Problems to solve >>
(1) Quote the passage on CO₂ terminal functions from the part that opens with the words containing "For the higher-level" and closes with "from the carrier.".
(2) Please rewrite only the part of the entries that opens with the line containing "Localize breads. Reply" and closes with the line containing "[1, 357, 353, 549]", swapping "Localize" for "Locate" and leaving everything else as it is.

Page >>
For the higher-level function of ‘6.0 Unload LCO₂ to CO₂ terminal’, the lower-level functions of ‘6.1 Unload LCO₂’ and ‘6.2 Load VCO₂’ are developed. The function ‘6.2 Load VCO₂’ involves loading the VCO₂ into the CO₂ cargo tank on the carrier to prevent the rapid pressure decrease of cargo tanks on the carrier caused by unloading LCO₂ from the carrier.

To achieve the function of ‘7.0 Store LCO₂ intermediately’, LCO₂ should be stored in the CO₂ storage tank after unloading LCO₂ from the carrier at adequate temperature and pressure, and then be transmitted for offshore pipeline transport. Therefore, ‘7.1 Receive LCO₂’, ‘7.2 Store LCO₂’, and ‘7.3 Transmit LCO₂’ functions can be derived as lower-level functions. VCO₂, which will be loaded onto the carrier, is supplied from the CO₂ terminal, so the function of ‘7.4 Generate VCO₂’ can also be derived. The temperature and pressure of LCO₂ extracted from the storage tanks needs to be increased to meet the appropriate conditions for injection before transmission through the offshore pipeline. Therefore, the function of ‘8.1 Increase LCO₂ T & P’ is included as the lower-level function of ‘8.0 Pressurize’. To summarize, seven basic functions are defined for the CO₂ terminal: ‘6.1 Unload LCO₂’, ‘6.2 Load VCO₂’, ‘7.1 Receive LCO₂’, ‘7.2 Store LCO₂’, ‘7.3 Transmit LCO₂’, ‘7.4 Generate VCO₂’, and ‘8.1 Increase LCO₂ T & P’, indicated by the blue region in Figure 5.

4.2.2. Integration Definition for Function Modeling (IDEF0) of CO₂ Terminal

Through IDEF0, input and output between functions can be explicitly diagrammed. IDEF0 clearly demonstrates the correlations between the functions to be performed. These IDEF0 relationships are represented in Figure 6.

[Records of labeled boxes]

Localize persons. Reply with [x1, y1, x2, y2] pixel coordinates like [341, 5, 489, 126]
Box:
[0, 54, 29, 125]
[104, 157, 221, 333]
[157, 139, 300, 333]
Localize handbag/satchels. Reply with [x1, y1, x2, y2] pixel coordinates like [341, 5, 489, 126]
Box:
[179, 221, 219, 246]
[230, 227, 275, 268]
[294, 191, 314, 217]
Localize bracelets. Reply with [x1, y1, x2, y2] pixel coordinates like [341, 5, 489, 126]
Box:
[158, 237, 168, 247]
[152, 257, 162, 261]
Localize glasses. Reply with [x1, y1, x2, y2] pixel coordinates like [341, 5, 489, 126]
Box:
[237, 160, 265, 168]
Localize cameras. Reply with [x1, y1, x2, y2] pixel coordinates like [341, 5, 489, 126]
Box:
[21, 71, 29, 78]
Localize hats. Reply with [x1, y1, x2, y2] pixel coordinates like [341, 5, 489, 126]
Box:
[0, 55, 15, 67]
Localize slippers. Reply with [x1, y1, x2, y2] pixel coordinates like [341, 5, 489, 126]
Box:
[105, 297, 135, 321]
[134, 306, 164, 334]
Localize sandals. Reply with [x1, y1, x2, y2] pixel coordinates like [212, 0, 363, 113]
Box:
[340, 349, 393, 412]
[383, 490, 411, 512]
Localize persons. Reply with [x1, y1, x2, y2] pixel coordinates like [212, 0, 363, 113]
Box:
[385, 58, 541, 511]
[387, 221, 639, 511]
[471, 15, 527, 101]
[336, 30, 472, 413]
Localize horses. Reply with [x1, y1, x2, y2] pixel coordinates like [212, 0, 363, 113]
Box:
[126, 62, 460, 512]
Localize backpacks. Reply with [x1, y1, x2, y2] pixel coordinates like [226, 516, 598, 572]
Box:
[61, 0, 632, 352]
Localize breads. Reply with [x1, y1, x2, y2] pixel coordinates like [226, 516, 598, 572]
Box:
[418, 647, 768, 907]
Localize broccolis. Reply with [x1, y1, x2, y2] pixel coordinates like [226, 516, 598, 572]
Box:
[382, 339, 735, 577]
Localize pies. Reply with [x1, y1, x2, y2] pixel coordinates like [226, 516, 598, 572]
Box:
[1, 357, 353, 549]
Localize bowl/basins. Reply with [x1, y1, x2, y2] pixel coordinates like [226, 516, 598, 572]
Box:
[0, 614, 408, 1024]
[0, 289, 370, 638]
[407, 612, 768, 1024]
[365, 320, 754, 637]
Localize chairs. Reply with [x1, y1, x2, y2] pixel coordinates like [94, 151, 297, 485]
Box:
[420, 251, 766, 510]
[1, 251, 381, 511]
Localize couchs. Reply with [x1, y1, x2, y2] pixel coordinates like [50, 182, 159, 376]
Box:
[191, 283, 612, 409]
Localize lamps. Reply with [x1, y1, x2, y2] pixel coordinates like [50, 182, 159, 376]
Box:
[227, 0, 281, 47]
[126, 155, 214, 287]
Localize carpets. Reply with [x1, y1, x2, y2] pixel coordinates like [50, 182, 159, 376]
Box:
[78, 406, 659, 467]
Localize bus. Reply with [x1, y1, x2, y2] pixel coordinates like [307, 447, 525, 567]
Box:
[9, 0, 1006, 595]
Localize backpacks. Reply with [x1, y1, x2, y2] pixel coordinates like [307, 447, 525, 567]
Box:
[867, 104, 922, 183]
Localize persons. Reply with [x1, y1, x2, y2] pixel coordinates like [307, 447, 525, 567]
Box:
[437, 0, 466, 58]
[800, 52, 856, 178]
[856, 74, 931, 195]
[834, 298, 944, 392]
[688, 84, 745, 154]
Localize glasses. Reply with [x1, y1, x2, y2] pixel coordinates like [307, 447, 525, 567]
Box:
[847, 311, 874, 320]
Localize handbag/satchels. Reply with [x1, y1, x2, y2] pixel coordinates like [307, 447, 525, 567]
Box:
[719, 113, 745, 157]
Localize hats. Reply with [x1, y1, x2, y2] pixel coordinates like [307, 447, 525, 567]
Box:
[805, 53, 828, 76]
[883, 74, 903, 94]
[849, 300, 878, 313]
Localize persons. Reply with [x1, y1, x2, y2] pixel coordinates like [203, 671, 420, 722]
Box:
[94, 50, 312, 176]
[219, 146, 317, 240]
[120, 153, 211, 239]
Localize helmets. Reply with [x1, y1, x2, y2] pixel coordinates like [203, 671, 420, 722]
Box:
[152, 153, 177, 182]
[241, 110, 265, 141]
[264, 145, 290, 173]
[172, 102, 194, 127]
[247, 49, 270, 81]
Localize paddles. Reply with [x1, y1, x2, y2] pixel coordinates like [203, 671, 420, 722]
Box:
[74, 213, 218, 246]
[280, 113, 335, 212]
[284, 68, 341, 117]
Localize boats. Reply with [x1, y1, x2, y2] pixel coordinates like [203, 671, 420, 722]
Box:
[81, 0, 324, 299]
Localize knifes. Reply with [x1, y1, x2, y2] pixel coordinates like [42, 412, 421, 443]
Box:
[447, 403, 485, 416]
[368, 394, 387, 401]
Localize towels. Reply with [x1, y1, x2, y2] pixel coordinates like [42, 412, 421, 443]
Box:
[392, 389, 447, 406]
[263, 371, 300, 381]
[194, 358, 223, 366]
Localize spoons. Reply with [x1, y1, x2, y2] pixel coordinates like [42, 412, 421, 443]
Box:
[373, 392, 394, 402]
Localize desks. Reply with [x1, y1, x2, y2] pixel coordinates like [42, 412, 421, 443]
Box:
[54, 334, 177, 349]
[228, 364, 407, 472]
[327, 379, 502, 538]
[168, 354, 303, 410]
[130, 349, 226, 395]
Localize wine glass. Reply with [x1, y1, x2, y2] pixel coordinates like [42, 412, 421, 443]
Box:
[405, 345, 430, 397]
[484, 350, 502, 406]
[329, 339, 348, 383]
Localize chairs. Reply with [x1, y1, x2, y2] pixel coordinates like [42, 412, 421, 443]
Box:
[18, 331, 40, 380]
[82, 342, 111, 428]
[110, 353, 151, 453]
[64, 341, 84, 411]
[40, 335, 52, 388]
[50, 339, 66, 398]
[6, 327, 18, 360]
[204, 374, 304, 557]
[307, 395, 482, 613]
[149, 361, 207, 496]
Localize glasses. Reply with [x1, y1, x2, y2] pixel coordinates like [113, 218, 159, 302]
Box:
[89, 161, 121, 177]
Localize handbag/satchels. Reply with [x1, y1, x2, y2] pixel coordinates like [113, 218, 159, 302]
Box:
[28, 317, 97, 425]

Answers per task >>
(1)
For the higher-level function of ‘6.0 Unload LCO₂ to CO₂ terminal’, the lower-level functions of ‘6.1 Unload LCO₂’ and ‘6.2 Load VCO₂’ are developed. The function ‘6.2 Load VCO₂’ involves loading the VCO₂ into the CO₂ cargo tank on the carrier to prevent the rapid pressure decrease of cargo tanks on the carrier caused by unloading LCO₂ from the carrier.

(2)
Locate breads. Reply with [x1, y1, x2, y2] pixel coordinates like [226, 516, 598, 572]
Box:
[418, 647, 768, 907]
Locate broccolis. Reply with [x1, y1, x2, y2] pixel coordinates like [226, 516, 598, 572]
Box:
[382, 339, 735, 577]
Locate pies. Reply with [x1, y1, x2, y2] pixel coordinates like [226, 516, 598, 572]
Box:
[1, 357, 353, 549]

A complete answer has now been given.